A few fish are usually (but not always) caught. I eventually managed, somehow, to translate this child’s play into the guise of work. But work or play, worms or flies, bass or bluegill, catfish or trout, fish or no fish, few activities beat back the doldrums of August like wading and fishing a creek, stream or small river.
I’d never been on the Gasper River when my friend, Lee McClellan, called and suggested we go. It turned out that Lee hadn’t fished the Gasper, either, but he’d heard that the stream, which flows through Warren and Logan counties, held decent numbers of smallmouth bass, and that was all he needed to know. McClellan works for the Kentucky Department of Fish and Wildlife Resources and is a stream-fishing fanatic, particularly when the stream is of the quality to harbor smallmouth, which demand good quality, cool water.

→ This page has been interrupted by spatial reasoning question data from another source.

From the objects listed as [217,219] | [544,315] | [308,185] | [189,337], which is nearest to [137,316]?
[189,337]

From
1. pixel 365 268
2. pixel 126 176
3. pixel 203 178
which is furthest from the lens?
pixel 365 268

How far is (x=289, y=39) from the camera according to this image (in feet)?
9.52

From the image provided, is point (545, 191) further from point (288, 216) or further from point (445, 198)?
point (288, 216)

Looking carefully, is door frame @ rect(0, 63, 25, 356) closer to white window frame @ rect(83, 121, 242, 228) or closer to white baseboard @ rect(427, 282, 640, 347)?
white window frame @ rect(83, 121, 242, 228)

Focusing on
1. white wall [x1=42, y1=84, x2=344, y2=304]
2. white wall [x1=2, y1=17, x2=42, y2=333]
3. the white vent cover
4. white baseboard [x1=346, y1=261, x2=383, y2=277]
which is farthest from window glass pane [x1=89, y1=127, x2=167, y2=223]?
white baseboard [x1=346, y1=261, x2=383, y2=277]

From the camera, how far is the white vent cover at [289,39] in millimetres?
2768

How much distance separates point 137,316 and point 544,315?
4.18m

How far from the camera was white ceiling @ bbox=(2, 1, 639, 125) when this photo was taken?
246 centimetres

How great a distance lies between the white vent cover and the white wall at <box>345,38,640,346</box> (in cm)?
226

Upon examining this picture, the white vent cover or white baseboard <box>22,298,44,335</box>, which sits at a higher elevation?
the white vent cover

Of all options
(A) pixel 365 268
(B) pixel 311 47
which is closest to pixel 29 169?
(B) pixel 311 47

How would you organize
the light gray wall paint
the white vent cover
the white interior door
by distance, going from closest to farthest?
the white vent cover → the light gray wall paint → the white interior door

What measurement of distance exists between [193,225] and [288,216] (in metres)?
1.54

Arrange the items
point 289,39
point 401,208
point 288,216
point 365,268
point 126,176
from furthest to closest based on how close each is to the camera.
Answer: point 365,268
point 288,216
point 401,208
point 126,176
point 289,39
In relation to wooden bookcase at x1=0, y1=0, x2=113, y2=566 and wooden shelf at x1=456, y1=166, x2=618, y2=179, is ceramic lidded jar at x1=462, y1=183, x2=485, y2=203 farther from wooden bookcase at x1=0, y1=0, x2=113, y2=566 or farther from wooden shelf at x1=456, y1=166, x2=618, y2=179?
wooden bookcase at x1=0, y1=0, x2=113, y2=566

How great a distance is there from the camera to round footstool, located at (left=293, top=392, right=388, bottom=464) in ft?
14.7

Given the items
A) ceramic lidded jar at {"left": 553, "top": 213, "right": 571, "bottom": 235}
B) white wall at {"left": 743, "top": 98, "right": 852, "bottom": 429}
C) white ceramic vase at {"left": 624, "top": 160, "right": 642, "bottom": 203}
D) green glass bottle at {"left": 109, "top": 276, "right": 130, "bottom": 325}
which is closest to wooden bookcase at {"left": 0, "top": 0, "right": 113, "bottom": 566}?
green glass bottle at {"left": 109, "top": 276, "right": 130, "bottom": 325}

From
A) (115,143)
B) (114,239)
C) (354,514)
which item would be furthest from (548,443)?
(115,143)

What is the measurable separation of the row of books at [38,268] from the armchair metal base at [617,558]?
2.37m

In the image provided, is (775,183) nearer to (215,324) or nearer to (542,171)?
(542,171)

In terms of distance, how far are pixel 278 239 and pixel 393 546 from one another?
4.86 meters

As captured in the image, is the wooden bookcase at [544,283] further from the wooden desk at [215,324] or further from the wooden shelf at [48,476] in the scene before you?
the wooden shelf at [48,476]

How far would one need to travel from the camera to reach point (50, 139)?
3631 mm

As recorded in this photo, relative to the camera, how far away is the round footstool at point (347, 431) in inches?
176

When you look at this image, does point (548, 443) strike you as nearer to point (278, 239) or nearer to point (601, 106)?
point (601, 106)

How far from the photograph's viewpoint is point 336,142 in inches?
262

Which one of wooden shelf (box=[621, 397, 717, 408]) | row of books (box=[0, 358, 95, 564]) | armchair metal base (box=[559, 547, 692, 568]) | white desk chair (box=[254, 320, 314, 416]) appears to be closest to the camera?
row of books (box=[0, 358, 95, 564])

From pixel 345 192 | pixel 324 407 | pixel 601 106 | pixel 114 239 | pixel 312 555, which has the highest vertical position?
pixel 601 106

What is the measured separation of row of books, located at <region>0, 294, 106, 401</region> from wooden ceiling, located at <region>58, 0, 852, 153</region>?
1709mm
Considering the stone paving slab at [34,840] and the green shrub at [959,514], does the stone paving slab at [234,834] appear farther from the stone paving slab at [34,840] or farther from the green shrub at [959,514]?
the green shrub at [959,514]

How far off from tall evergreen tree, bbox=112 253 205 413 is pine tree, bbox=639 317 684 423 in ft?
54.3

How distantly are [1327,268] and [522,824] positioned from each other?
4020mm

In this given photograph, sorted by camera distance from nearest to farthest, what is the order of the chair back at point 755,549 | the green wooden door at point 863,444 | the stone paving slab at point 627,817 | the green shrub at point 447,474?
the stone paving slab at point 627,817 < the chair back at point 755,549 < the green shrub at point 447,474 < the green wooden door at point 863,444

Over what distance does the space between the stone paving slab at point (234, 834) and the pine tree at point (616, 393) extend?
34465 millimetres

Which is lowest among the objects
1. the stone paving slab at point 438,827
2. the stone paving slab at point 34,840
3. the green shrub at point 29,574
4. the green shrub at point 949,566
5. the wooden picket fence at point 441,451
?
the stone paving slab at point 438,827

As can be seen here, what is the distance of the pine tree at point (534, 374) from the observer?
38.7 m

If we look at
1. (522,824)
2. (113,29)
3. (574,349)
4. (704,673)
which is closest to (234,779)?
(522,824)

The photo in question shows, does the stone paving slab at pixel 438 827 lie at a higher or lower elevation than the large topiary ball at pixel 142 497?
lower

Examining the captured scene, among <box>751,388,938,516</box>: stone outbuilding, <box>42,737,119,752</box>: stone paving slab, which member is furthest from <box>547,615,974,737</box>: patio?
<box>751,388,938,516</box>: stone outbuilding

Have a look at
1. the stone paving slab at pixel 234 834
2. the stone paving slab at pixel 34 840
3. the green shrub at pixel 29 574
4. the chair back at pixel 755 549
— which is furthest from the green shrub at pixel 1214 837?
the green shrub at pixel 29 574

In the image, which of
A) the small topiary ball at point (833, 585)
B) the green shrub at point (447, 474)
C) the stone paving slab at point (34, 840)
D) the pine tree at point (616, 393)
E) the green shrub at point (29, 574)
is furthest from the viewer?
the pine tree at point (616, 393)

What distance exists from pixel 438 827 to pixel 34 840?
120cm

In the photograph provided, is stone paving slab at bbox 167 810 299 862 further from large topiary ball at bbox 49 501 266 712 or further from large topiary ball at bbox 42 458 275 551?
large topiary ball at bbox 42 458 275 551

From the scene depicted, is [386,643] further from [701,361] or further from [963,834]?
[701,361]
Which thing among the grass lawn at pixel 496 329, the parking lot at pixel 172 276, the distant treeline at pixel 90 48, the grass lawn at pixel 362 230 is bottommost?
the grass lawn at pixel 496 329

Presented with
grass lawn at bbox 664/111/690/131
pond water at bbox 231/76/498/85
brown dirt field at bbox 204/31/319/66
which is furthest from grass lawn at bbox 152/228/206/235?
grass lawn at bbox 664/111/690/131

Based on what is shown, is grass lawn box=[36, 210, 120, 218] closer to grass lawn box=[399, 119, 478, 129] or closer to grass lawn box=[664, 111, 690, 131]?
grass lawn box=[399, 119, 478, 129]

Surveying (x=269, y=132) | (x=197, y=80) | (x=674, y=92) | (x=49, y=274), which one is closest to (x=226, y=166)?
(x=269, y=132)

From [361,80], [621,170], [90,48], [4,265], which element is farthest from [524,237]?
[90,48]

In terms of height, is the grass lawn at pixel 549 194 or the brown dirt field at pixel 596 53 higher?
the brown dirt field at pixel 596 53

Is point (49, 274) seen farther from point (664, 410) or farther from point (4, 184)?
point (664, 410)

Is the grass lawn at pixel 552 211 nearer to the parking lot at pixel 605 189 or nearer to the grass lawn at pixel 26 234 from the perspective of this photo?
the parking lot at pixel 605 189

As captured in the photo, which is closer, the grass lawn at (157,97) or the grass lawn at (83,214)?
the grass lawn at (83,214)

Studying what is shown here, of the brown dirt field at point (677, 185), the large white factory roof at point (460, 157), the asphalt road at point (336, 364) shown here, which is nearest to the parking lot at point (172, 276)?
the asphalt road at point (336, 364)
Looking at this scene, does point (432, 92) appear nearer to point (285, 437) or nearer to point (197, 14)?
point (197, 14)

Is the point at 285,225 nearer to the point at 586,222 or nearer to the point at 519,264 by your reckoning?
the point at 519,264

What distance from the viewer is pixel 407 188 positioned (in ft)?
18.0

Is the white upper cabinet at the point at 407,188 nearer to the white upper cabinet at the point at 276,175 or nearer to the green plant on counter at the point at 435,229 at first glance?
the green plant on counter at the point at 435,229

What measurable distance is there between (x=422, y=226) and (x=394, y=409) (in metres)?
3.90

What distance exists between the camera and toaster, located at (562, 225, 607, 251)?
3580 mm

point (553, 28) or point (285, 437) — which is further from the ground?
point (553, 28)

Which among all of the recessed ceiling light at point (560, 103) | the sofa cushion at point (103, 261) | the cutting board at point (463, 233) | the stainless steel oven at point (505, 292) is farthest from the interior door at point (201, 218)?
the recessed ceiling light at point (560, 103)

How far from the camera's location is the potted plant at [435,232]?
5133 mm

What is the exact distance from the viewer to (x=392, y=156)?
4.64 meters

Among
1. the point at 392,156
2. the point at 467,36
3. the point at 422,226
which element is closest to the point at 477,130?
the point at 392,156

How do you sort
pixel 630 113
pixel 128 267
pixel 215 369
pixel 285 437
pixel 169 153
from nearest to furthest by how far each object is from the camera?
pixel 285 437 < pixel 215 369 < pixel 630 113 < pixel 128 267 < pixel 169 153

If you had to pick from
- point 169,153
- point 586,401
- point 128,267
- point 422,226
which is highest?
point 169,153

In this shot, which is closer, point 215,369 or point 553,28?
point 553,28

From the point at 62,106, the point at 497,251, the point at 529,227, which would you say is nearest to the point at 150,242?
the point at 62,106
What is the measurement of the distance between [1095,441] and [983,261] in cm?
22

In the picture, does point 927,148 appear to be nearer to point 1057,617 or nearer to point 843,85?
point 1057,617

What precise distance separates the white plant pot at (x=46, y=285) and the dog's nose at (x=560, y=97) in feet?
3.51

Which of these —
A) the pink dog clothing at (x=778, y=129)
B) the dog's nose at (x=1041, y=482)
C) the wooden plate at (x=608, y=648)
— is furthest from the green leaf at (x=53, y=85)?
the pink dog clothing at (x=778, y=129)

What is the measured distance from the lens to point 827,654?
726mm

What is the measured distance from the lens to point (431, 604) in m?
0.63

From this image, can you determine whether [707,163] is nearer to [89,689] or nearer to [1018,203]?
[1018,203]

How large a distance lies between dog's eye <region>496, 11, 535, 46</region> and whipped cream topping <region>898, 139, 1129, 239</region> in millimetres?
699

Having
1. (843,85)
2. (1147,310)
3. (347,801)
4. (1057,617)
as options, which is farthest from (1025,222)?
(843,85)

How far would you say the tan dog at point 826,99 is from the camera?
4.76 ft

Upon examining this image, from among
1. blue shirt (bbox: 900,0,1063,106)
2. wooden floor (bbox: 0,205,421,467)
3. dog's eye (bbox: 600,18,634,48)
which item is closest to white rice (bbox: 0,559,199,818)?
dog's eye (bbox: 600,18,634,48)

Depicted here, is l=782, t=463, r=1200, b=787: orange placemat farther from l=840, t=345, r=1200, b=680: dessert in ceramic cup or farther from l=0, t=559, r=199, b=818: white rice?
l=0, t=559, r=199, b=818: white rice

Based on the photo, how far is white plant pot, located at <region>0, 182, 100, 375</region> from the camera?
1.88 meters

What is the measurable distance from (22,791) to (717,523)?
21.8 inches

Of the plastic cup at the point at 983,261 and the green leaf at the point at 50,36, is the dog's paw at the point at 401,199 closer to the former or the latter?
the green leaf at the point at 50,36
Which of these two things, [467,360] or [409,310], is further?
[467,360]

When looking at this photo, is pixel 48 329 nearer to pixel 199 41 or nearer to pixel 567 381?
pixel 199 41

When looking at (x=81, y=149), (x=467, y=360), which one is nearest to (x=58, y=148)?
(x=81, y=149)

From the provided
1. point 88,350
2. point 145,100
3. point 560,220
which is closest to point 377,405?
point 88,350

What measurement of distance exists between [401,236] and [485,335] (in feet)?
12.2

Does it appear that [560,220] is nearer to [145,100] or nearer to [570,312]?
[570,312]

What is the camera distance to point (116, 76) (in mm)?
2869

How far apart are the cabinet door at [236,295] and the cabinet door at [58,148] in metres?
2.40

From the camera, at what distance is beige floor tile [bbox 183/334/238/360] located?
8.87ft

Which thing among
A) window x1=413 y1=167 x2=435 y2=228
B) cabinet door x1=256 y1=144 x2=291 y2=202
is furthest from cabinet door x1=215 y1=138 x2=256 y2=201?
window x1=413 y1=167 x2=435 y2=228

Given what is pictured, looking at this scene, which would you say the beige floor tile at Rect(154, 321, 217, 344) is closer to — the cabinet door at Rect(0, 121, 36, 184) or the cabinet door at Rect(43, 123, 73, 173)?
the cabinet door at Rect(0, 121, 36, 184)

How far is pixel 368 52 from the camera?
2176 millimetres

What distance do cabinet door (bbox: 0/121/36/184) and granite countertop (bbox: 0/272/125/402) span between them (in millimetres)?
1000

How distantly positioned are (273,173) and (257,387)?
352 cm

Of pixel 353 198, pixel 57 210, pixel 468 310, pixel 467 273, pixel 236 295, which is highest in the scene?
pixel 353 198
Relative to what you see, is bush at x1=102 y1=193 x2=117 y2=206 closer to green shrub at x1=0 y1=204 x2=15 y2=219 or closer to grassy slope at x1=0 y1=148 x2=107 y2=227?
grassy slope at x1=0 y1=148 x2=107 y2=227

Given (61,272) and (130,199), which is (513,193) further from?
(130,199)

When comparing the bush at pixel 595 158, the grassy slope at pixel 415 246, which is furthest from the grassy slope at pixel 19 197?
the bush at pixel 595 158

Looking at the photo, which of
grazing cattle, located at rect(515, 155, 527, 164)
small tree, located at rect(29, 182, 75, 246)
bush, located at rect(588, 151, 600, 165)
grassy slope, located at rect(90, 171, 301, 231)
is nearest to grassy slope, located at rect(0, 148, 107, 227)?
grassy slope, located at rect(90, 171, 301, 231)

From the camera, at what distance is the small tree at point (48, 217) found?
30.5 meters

The conversation went something like this:
“Ever fish the Gasper?”
“No.”
“Let’s try it.”
“In this heat?”
“You don’t think the fish will bite?”
“I don’t know. Probably not. Maybe. They might. Yeah, probably they will, some. Let’s try it.”
August lands with the anvil of summer. Cloudless days unveil scorching heat. The nighttime hums with the mechanical labor of air conditioners straining to refrigerate the indoors. Humidity adds a wet, wool blanket effect to this sweltering slog.
Yet, through this summertime sauna flow miles of relief—cool, fish-holding water with names that reflect the Kentucky countryside through which they run. Beaver. Buck. Clear. Clover. Crocus. Eagle. Grassy. Hungry. Indian. Laurel. Locust. Marrowbone. Marsh. Otter. Pinchgut. Redbird. Salt. Spring. These are a handful of Kentucky’s designated smallmouth bass streams. There are dozens more, including the Gasper.
The Department of Fish and Wildlife Resources has, in fact, designated more than 100 streams, creeks and rivers as smallmouth bass waters, not including the lakes and reservoirs that also harbor these muscular, bronze-tinted fish. Lake fishing is fine, but for August smallmouth fishing, you want your feet in moving water.
Not all of these designated smallmouth rivers are wadeable, of course. For some you’ll need a canoe or kayak. For most you’ll need the landowner’s permission to reach the water’s edge. But they all share two common traits: relief from the temperature-fired season and ill-tempered smallmouth bass that seem to take encounters with fishermen personally.
In his story “Smallies,” author John Gierach writes that smallmouth bass “have the air about them of being all business.” Well, yes. But stream smallmouth also have the air about them of being thugs and bullies. This is a compliment. A creek-bred smallmouth bass won’t likely stretch a tape beyond 15 inches, but what they lack in size they make up in sass and attitude.
Like most of the state’s streams, the Gasper flows primarily through private property. We gained access by stopping at a local one-stop market for a soft drink and sandwich and asking about the fishing. The proprietor happened to own a strip of river property.
“What is it you guys want to do?”
We said we would like to wade the creek for a couple of hours and do some fishing. This might have sounded like a silly request from two adults on a weekday afternoon. But there it was.
He seemed agreeable and provided directions.
“Close the gate and let me know if you catch any fish” were his only stipulations.
I don’t recall how many fish we caught that day, but we caught enough. The river was low and clear, accented by sun-bleached rocks and enough exposed riverbed that traveling by canoe would have quickly dissolved into a boat-dragging chore. The heat would have been insufferable but for the sight, sound and feel of surprisingly cool, fast-flowing, ankle-deep water.
I was standing in a spot of shade at the end of a tailout, drifting a No. 8 Clouser Crawdad through the pool that swirled to the left, past a root wad. The spot had given up one smallmouth bass when I hooked another but lost it just as Lee appeared from around the downstream bend, where he was fully engaged in a lively fish fight. I watched him bring the fish to hand, unhook and release it.
We met on a tabletop-size rock. A small black snake slid into the water and vanished downstream.
Lee mopped his brow.“Hot, isn’t it?”
“I hadn’t noticed.” I really had not.